:: TASK DETAILS ::
Search the lines of the records for the word "heat", and copy every line that has it.

-- DATASET follows --

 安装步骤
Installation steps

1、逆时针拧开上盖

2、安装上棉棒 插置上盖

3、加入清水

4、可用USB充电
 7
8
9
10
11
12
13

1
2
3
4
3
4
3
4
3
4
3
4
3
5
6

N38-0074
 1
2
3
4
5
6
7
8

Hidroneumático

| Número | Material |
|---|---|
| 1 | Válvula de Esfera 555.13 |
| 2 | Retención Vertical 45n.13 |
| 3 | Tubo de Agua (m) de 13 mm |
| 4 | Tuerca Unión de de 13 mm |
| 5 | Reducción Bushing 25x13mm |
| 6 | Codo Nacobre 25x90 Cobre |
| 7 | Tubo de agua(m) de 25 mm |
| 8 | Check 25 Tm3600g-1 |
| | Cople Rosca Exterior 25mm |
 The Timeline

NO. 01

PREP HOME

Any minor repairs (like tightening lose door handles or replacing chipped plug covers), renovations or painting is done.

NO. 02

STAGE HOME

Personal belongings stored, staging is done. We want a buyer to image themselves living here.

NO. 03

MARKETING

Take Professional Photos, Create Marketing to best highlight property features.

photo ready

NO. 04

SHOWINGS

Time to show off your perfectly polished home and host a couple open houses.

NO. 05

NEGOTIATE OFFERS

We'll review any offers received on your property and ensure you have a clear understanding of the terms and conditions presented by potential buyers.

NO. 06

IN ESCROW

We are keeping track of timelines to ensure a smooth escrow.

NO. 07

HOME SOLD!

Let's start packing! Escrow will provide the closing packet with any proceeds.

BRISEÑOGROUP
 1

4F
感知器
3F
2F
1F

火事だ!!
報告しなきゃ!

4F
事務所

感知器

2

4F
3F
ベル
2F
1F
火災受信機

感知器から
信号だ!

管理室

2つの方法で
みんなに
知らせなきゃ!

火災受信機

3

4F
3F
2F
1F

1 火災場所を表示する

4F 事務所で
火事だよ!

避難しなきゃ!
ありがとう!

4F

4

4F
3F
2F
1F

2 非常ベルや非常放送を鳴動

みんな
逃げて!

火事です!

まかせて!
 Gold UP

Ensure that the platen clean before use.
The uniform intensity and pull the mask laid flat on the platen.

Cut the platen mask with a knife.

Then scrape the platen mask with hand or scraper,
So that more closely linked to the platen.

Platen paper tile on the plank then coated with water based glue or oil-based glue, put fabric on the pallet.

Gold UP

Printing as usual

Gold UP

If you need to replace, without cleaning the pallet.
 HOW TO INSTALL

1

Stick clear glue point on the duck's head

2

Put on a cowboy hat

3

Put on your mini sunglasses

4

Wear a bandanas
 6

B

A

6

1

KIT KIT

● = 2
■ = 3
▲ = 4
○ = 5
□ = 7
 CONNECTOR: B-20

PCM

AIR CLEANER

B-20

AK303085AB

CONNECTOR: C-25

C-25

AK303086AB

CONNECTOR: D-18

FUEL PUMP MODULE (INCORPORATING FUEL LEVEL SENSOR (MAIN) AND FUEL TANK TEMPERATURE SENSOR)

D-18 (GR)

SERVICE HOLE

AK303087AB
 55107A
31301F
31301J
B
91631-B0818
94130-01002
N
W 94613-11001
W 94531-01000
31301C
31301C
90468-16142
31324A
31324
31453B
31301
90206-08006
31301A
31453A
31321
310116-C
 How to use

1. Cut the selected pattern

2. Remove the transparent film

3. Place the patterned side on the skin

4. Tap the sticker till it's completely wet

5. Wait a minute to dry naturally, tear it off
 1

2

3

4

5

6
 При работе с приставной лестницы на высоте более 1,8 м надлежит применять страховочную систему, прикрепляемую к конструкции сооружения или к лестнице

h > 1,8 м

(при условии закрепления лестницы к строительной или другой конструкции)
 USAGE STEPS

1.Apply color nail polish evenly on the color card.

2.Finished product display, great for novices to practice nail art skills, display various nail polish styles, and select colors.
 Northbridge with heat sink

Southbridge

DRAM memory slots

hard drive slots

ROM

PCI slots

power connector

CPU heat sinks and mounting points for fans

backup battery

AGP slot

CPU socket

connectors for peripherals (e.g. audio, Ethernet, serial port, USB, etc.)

-- DATASET concluded --

:: TASK OUTPUT ::
 Northbridge with heat sink
CPU heat sinks and mounting points for fans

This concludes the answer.